I think you are way off in that being stronger than us. You basically are playing 4 guys who put in absolutely zero work defensively. They will be left wide open if they try to play that way. Also they now need to somehow fit Hulk in there too. Chelsea are appearing to do what City did when they first found money, buy players with no clue as to how they fit together.
 

DanNolan

Well-Known Member
Oct 14, 2006
1,369
2,524
theproblem i have, is if you add modric to that teamfor example, or a player in the mould of modric you get

Mikel/Ramires Lampard/Modric

Hazard Mata Marin/Hulk

Torres (lakuku/sturridge/hulk)

This team worries me a lot more :(
 

InOffMeLeftShin

Night watchman
Admin
Jan 14, 2004
15,104
9,113
theproblem i have, is if you add modric to that teamfor example, or a player in the mould of modric you get

Mikel/Ramires Lampard/Modric

Hazard Mata Marin/Hulk

Torres (lakuku/sturridge/hulk)

This team worries me a lot more :(

Why worried?
 

The Watcher

Well-Known Member
Feb 15, 2012
694
622
theproblem i have, is if you add modric to that teamfor example, or a player in the mould of modric you get

Mikel/Ramires Lampard/Modric

Hazard Mata Marin/Hulk

Torres (lakuku/sturridge/hulk)

This team worries me a lot more :(

I find it very hard to believe that Daniel Levy will be allowing Modric to go to Chelsea after their behaviour last summer.
 

Cravenspurs

Well-Known Member
Jul 31, 2011
2,864
3,680
The thought of Chelsea lining up with the aforementioned players is a bit scary, but come on guys.
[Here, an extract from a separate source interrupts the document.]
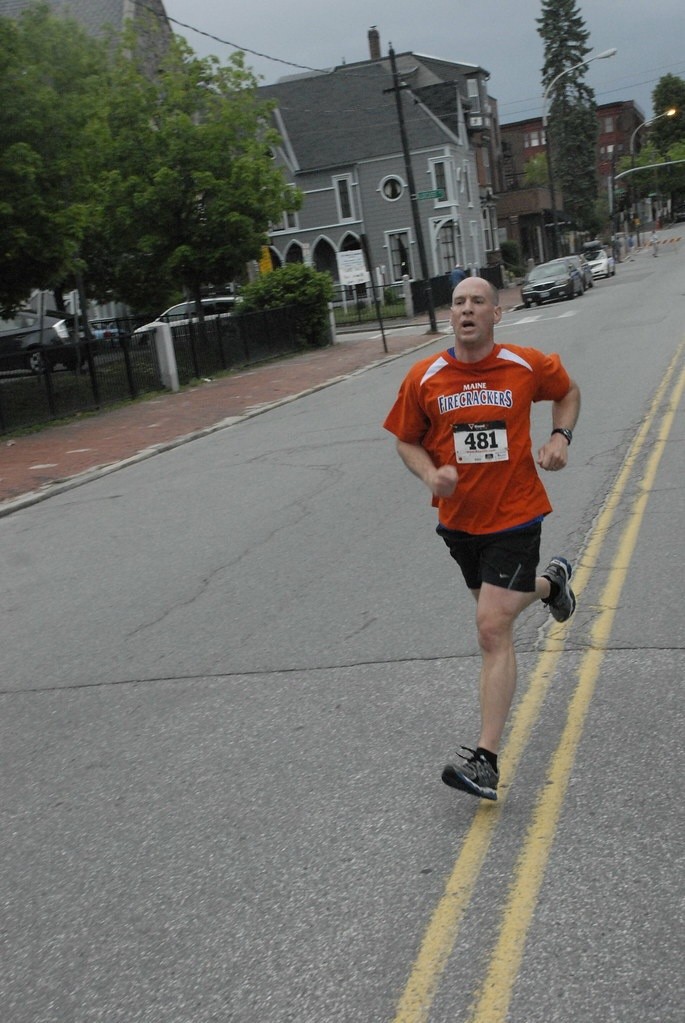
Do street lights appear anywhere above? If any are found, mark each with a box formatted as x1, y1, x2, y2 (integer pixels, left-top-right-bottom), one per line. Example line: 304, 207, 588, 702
630, 108, 675, 246
542, 48, 619, 257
We have always been the underdog. Isn't that why we like this team. We strengthen our squad by being smart, not by throwing money around like some bombastic idiots. FFP will hopefully catch up with the likes of chelsea and man city. Sadly I respect Man U more now then I ever had. At least they aren't as arrogant.
 

spivmaster

Well-Known Member
Apr 10, 2012
587
829
The thought of Chelsea lining up with the aforementioned players is a bit scary, but come on guys. We have always been the underdog. Isn't that why we like this team. We strengthen our squad by being smart, not by throwing money around like some bombastic idiots. FFP will hopefully catch up with the likes of chelsea and man city. Sadly I respect Man U more now then I ever had. At least they aren't as arrogant.

I hope so, but I just keep thinking that Chelski and City have found some loopholes in the FFP rules, otherwise why would they keep spending like they have been?
 

Graysonti

Well-Known Member
May 8, 2011
3,904
5,823
Chelsea are insolvent

The Russian is ruining the game.

Why not spend that money progressing the human race in one form or another, vile.